_PROVIDED TEXT_:
● ● ● ● ● ● ●

Endnotes

  1. The logical formula is simplified for convenience here.
  2. A complication to this picture arises from work on the recognition of facial expressions by blindsight patients (Morris et al. (1999), de Gelder et al. (2000), de Gelder et al. (1999), Heywood and Kentridge (2000)). Facial expressions are complex and are generally thought to require considerable higher-level analysis. Yet detection of facial expressions (e.g. sad, happy, fearful, angry) is possible in some blindsight patients, suggesting that some aspects of this task also are performed via a pathway that, like at least one dorsal pathway, bypasses primary visual cortex.
  3. Belin and Zatorre (2000) suggest that the dorsal auditory pathway is involved in extracting the verbal message contained in a spoken sentence. This seems highly unlikely, as parsing a sentence appeals to higher-level lexical and grammatical information. The evidence they cite would only be relevant to the early pressure-sequence-to-spectrogram stages of spoken sentence processing.
  4. Landau and Jackendoff (1993) is a more detailed version of Jackendoff and Landau (1992); I will refer here to the later paper, L&J.
  5. Bertrand Russell at times espoused the view that particulars are in reality nothing but bundles of properties (Russell (1940), Russell (1948), Russell (1959)). See also Armstrong (1978). There is also a phenomenalist view that ``the view that so-called material things, physical objects, are nothing but congeries of sensations'' (Copi (1958)).
  6. Egly et al. (1994) state `` ... we found evidence for both space-based and object-based components to covert visual orienting in normal observers. Invalid cues produced a cost when attention had to be shifted from the cue to another location within the same object, demonstrating a space-based component to attention. However, the costs of invalid cues were significantly larger when attention had to be shifted an equivalent distance and direction to part of another object, demonstrating an object-based component as well.'' (173) This again conflates attention-shifting, a preattentive (and postattentive) process, with attention itself. These experiments relate only to attention-shifting, as the title of Egly et al. (1994)'s article implies. (Further, it would be interesting to know whether the distribution of RTs for the invalidly cued `within-object' attention shifts was in fact bimodal. If so, this could suggest that subjects were sometimes interpreting the end of a rectangle as a different object from the rectangle itself, and sometimes not. In this case, the responses taken to indicate a space-based process could in fact have been object-based.)
● ● ● ● ● ● ●
_GIVEN MATERIAL_:
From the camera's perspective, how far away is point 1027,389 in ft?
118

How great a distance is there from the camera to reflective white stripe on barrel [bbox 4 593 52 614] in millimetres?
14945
● ● ● ● ● ● ●
_INSTRUCTIONS_:
1. Copy the endnotes word for word, from "3. Belin and" to "spoken sentence processing.".
2. According to the endnotes, which paper is a more detailed version of Jackendoff and Landau (1992)?

_ANSWERS TO THE EXERCISES_:
1.
3. Belin and Zatorre (2000) suggest that the dorsal auditory pathway is involved in extracting the verbal message contained in a spoken sentence. This seems highly unlikely, as parsing a sentence appeals to higher-level lexical and grammatical information. The evidence they cite would only be relevant to the early pressure-sequence-to-spectrogram stages of spoken sentence processing.

2. Landau and Jackendoff (1993)